The high-resolution mass spectrometers we can currently use, whether they are QTOF or Orbitrap series, can achieve a resolution of more than 50,000, and can also achieve a mass accuracy of 2-3ppm. Therefore, children who are doing proteomics research today are much happier than before!
Earlier I shared with you several important parameters for evaluating a mass spectrometer. Next, we will make a rough summary of the performance of different mass spectrometers.
1. Quadrupole and ion trap: Their mass scanning range is limited, usually 10-4,000. Above 4,000, the quadrupole and ion trap can only be used for ion transmission and cannot be used for ion detection. Their resolution is usually 2,000-4,000, and better ion traps can reach 10,000-20,000. The scanning speed is not very fast, their advantage is that the price is very low, and the entire instrument can be made very small.
2. TOF: Its biggest advantage is that the measurable mass range can be theoretically infinitely large and infinitely small. If the ion to be detected has no mass, its flight time will be 0, so ions with a mass-to-charge ratio of 0 can be measured. In the same way, if the mass of an ion is infinite, its flight time is also infinite, and it can theoretically be detected. The resolution of TOF is 5,000-60,000, and the scanning speed is very fast. Its disadvantage is that TOF requires a very long ion runway, so the instrument will be very large.
3. FTICR: The advantage is that the resolution is very high, which can reach 1,000,000 or even higher. The disadvantage is that the scanning speed is relatively slow, and it requires a superconducting magnet, and the operating cost is very high, and The price of the FTICR mass spectrometer itself is also very high, usually above $1 million.
4. Orbitrap: Overcoming the shortcomings of FTICR that must use superconducting magnets, its resolution can reach 100,000 to 1,000,000, the scanning speed is not very fast, and the price is higher than that of FTICR Lower. It is patent protected and currently only produced by Thermo.

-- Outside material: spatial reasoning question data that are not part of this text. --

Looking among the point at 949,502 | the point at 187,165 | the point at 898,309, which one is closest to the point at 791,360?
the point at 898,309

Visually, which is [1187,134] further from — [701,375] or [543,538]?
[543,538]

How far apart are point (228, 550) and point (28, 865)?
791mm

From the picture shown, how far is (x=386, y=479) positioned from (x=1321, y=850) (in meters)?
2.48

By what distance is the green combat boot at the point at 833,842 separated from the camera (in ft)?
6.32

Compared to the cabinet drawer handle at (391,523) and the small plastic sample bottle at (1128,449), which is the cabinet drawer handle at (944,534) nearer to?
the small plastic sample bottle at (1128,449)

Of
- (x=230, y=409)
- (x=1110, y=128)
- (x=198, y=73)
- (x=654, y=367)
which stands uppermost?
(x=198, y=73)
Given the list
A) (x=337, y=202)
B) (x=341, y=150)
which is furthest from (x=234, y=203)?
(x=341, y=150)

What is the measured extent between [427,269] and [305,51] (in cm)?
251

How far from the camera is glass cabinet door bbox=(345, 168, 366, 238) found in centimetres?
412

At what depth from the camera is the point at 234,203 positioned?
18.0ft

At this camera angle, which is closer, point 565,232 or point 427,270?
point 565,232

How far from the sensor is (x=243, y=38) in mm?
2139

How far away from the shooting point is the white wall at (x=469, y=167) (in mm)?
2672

For proteomics research, our minimum requirements for mass spectrometry instrument performance are: resolution at least 40,000-50,000, mass accuracy should be better than 5ppm, and mass scan range should be within 100-3,000, the scanning speed is to obtain at least one high-resolution primary spectrum and ten high-resolution secondary spectra per second. If the above conditions are met, it will be considered as meeting the most basic requirements for proteomics.
The advantages and disadvantages of various mass spectrometers have been discussed above, so here we introduce the concept of tandem mass spectrometry: connecting the same or different mass spectrometers in series to achieve series or parallel operation. This has two purposes: to generate secondary fragment ions (we will talk about why secondary fragment ions are generated later), and to achieve the complementary advantages of different mass spectrometer performances.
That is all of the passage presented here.